= Unistochastic matrix =

In mathematics, a unistochastic matrix (also called unitary-stochastic) is a doubly stochastic matrix whose entries are the squares of the absolute values of the entries of some unitary matrix.

A square matrix B of size n is doubly stochastic (or bistochastic) if all its entries are non-negative real numbers and each of its rows and columns sum to 1. It is unistochastic if there exists a unitary matrix U such that

$B_{ij}=|U_{ij}|^2 \text{ for } i,j=1,\dots,n. \,$

This definition is analogous to that for an orthostochastic matrix, which is a doubly stochastic matrix whose entries are the squares of the entries in some orthogonal matrix. Since all orthogonal matrices are necessarily unitary matrices, all orthostochastic matrices are also unistochastic. The converse, however, is not true. First, all 2-by-2 doubly stochastic matrices are both unistochastic and orthostochastic, but for larger n this is not the case. For example, take $n=3$ and consider the following doubly stochastic matrix:
$$B= \frac{1}{2}
\begin{bmatrix}
1 & 1 & 0 \\
0 & 1 & 1 \\
1 & 0 & 1 \end{bmatrix}.$$
This matrix is not unistochastic, since any two vectors with moduli equal to the square root of the entries of two columns (or rows) of B cannot be made orthogonal by a suitable choice of phases. For $n > 2$, the set of orthostochastic matrices is a proper subset of the set of unistochastic matrices.
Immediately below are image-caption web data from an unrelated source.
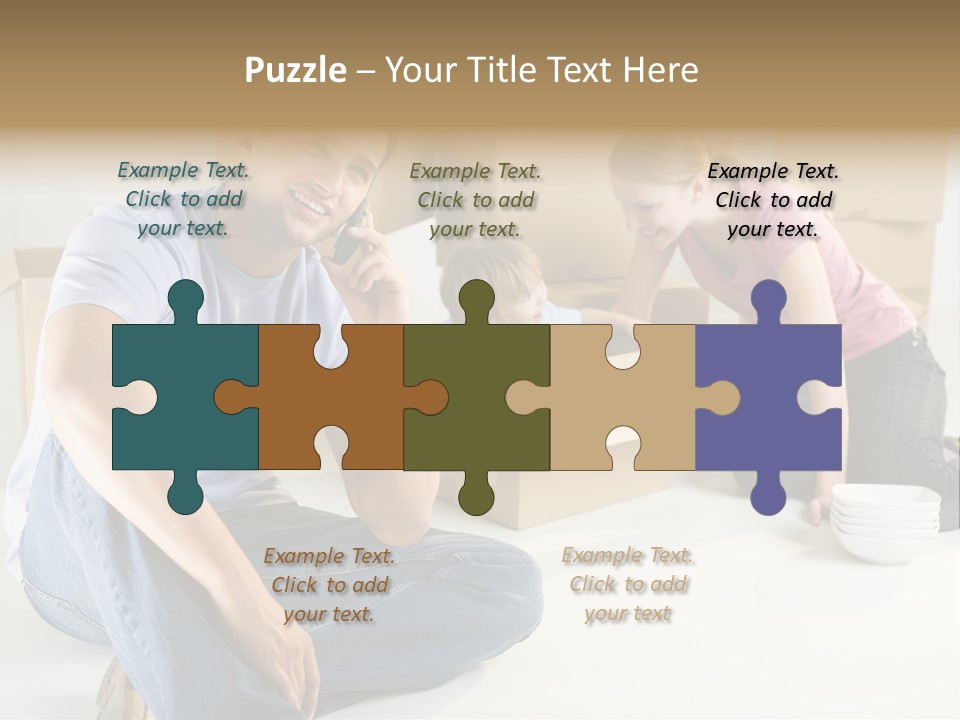 A Man Sitting On The Floor Talking On A Cell Phone PowerPoint Template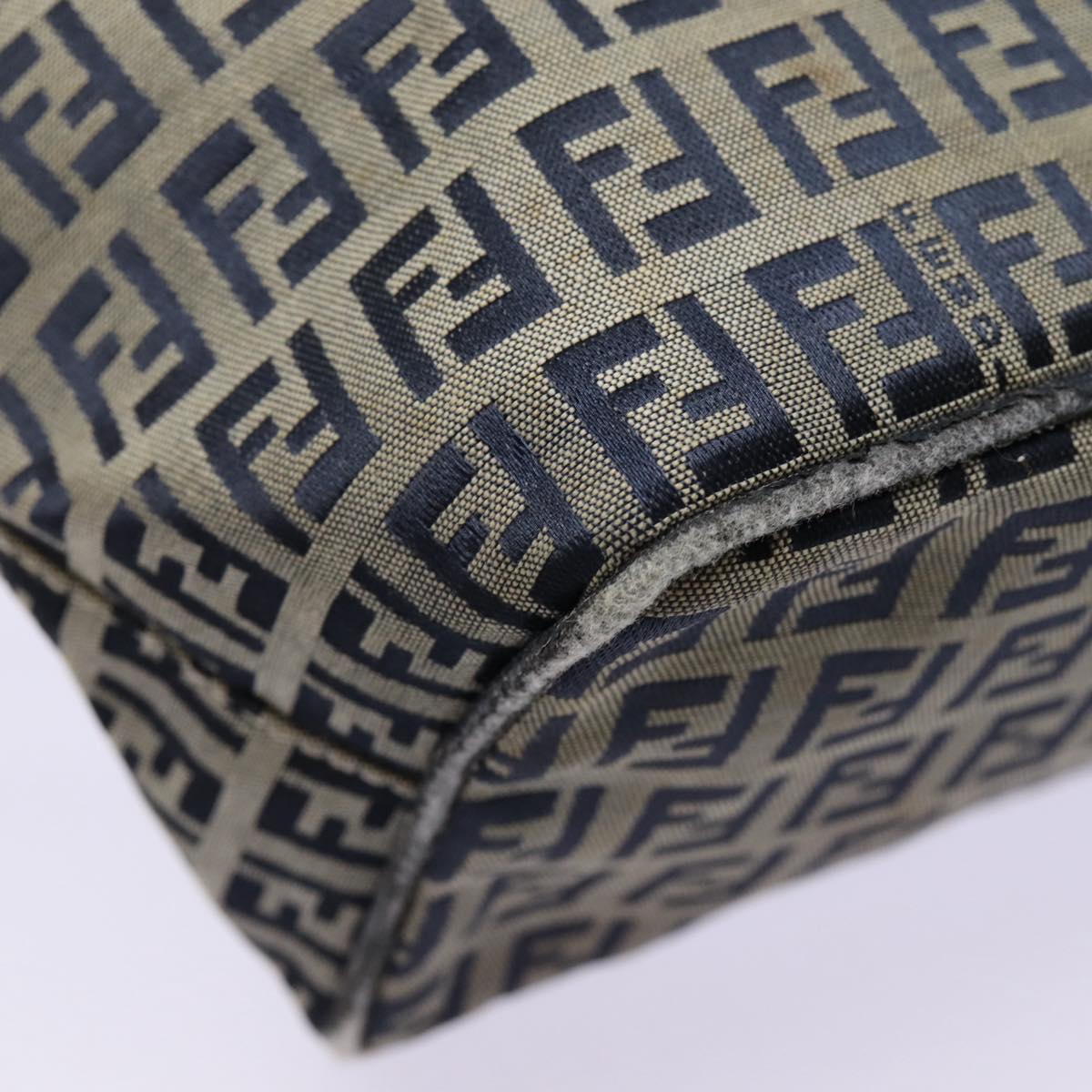FENDI Zucchino Canvas Hand Bag Navy Silver ep5563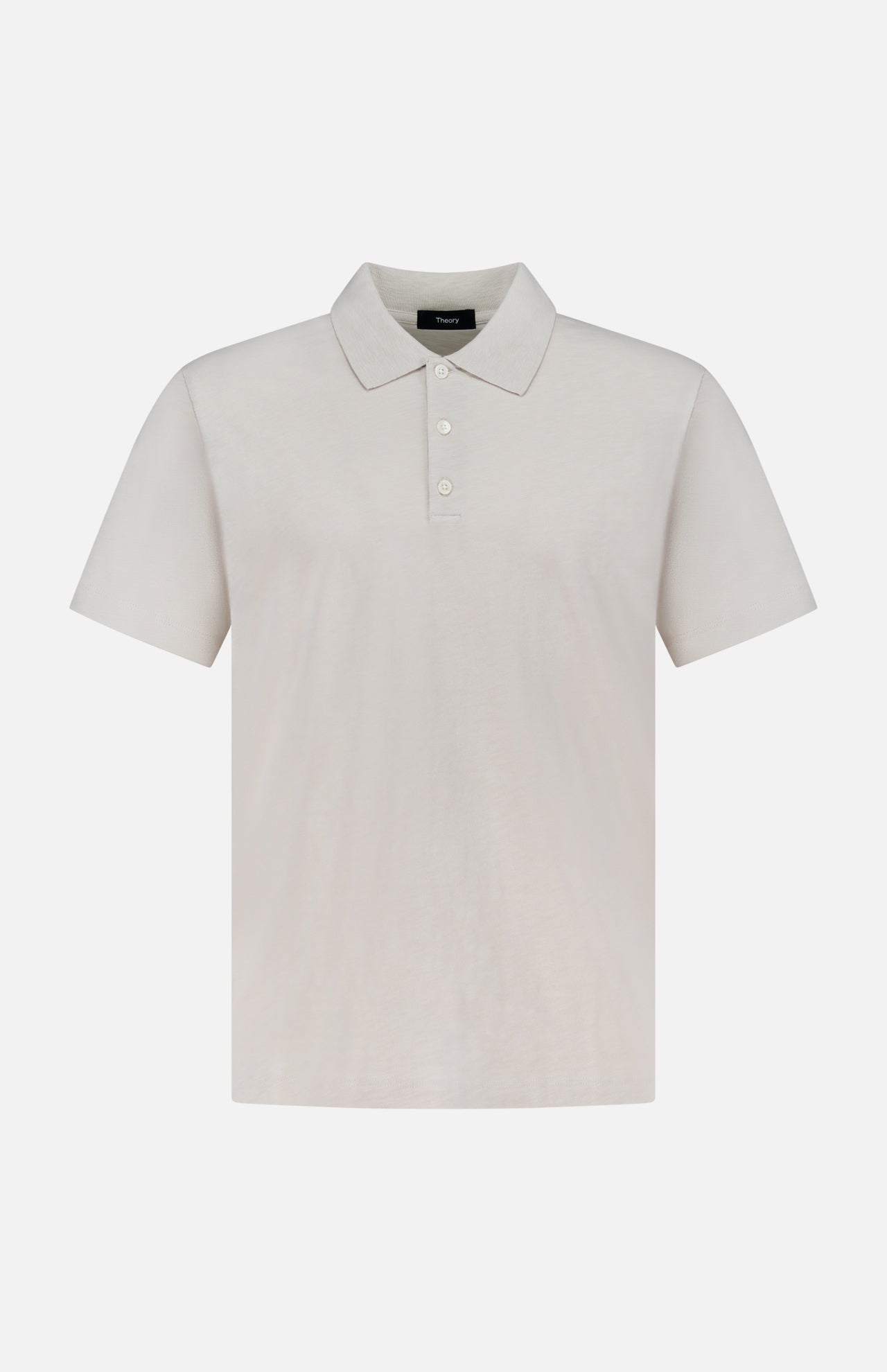 The THEORY Bron Cosmos Polo Shirt is a versatile men's top in light beige, featuring short sleeves, a collar, and three front buttons, displayed against a white background.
- the set of unistochastic matrices contains all permutation matrices and its convex hull is the Birkhoff polytope of all doubly stochastic matrices
- for $n \ge 3$ this set is not convex
- for $n = 3$ the set of triangle inequality on the moduli of the raw is a sufficient and necessary condition for the unistocasticity
- for $n =3$ the set of unistochastic matrices is star--shaped and unistochasticity of any bistochastic matrix B is implied by a non-negative value of its Jarlskog invariant
- for $n =3$ the relative volume of the set of unistochastic matrices with respect to the Birkhoff polytope of doubly stochastic matrices is $8\pi^2/105 \approx 75.2 \%$
- for $n =4$ explicit conditions for unistochasticity are not known yet, but there exists a numerical method to verify unistochasticity based on the algorithm by Haagerup
- The Schur-Horn theorem is equivalent to the following "weak convexity" property of the set $\mathcal{U}_n$ of unistochastic $n \times n$ matrices: for any vector $v \in \mathbb{R}^n$ the set $\mathcal{U}_nv$ is the convex hull of the set of vectors obtained by all permutations of the entries of the vector $v$ (the permutation polytope generated by the vector $v$).
- The set of $n \times n$ unistochastic matrices $\mathcal{U}_n \subset \mathbb{R}^{(n-1)^2}$ has a nonempty interior. The unistochastic matrix corresponding to the unitary $n \times n$ matrix with the entries $U_{ij} = \delta_{ij} + \frac{\theta-1}{n}$, where $|\theta|=1$ and $\theta \neq \pm 1$, is an interior point of $\mathcal{U}_n$.